begin Selection

# Trunk Release Annoyance



## garek35 (Mar 23, 2011)

I just discovered on the weekend one minor annoyance with the trunk release. I was driving down the highway and my wife needed something from the trunk. So I pulled over to the side of the road and left the car running. She got out of the car and using her remote, tried the trunk release and the trunk wouldn't open. The only way we could get it to open was to turn off the car and take the keys out of the ignition and then our remote would allow the trunk to open. I know its a minor issue but it was kinda a pain in the butt. Really wish they had put a trunk release button somewhere in the car rather then having to rely on the remote as your only option. Oh well ... such is life I guess.

Anyone else notice this in their cars yet??


----------



## Big Tom (Mar 8, 2011)

There is -- http://www.cruzetalk.com/forum/9-ch...65-interesting-trunk-feature-2.html#post13292


----------



## welsher7 (Mar 27, 2011)

end Selection

▸ **Exercise instructions**:
**1)** Reproduce the stretch of the trunk release thread from "## garek35 (Mar" through "(Mar 8, 2011)" word for word.
**2)** In the trunk release thread, what had to be done before the remote would open the trunk?

begin Recorded information

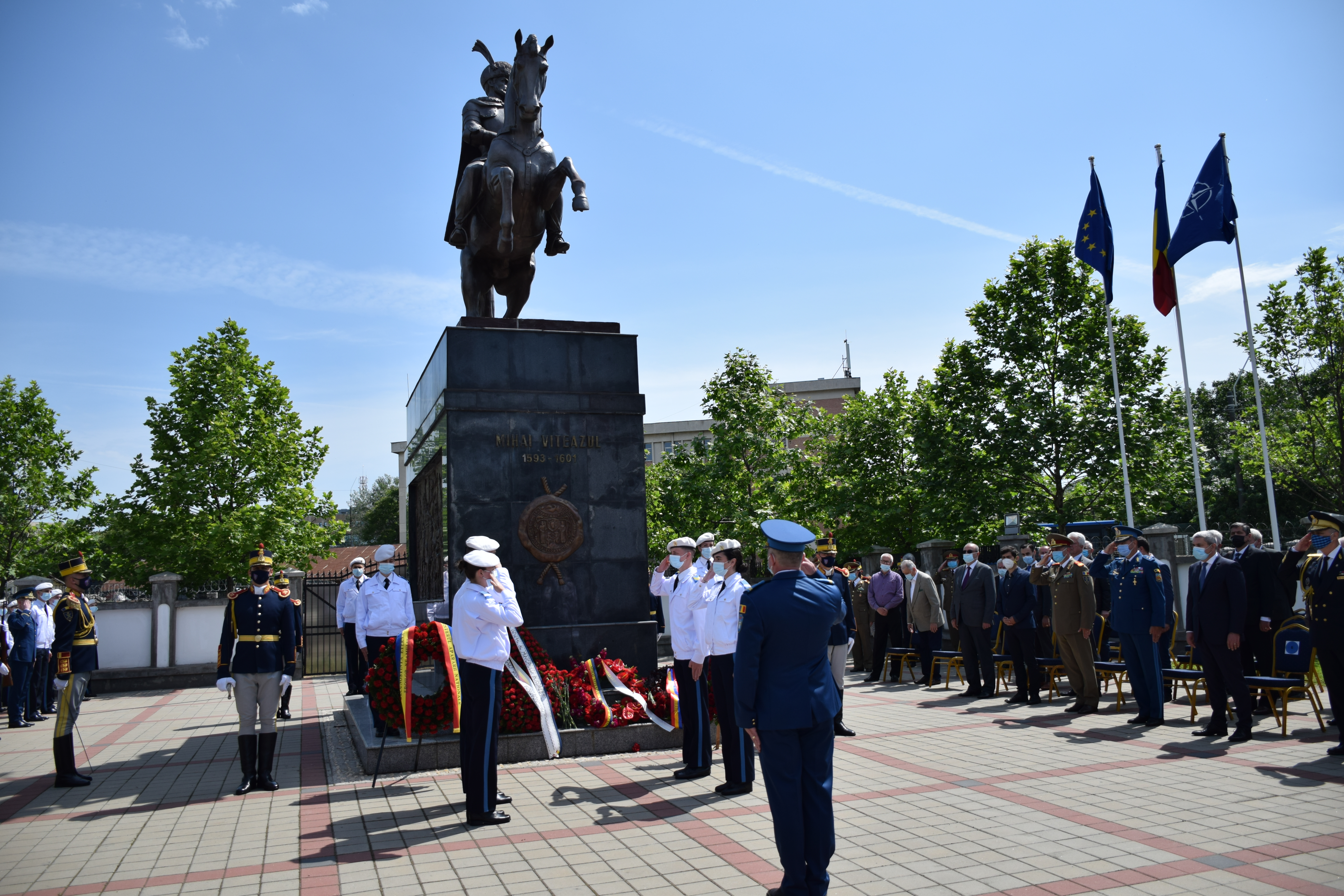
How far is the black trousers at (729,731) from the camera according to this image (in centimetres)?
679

end Recorded information
begin Recorded information

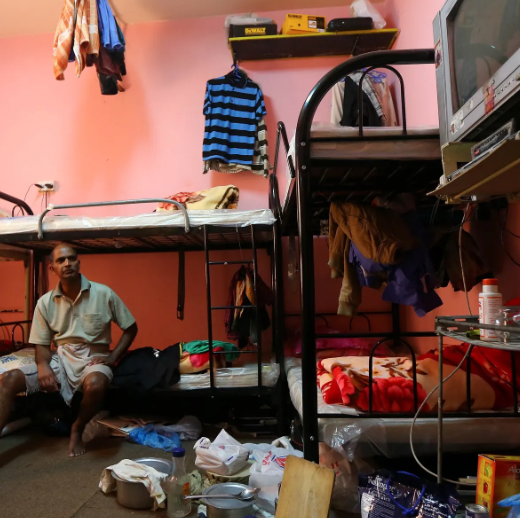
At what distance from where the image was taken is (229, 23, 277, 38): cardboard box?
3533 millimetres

end Recorded information

▸ **Responses per task**:
**1)**
## garek35 (Mar 23, 2011)

I just discovered on the weekend one minor annoyance with the trunk release. I was driving down the highway and my wife needed something from the trunk. So I pulled over to the side of the road and left the car running. She got out of the car and using her remote, tried the trunk release and the trunk wouldn't open. The only way we could get it to open was to turn off the car and take the keys out of the ignition and then our remote would allow the trunk to open. I know its a minor issue but it was kinda a pain in the butt. Really wish they had put a trunk release button somewhere in the car rather then having to rely on the remote as your only option. Oh well ... such is life I guess.

Anyone else notice this in their cars yet??


----------



## Big Tom (Mar 8, 2011)

**2)** The car had to be turned off and the keys taken out of the ignition.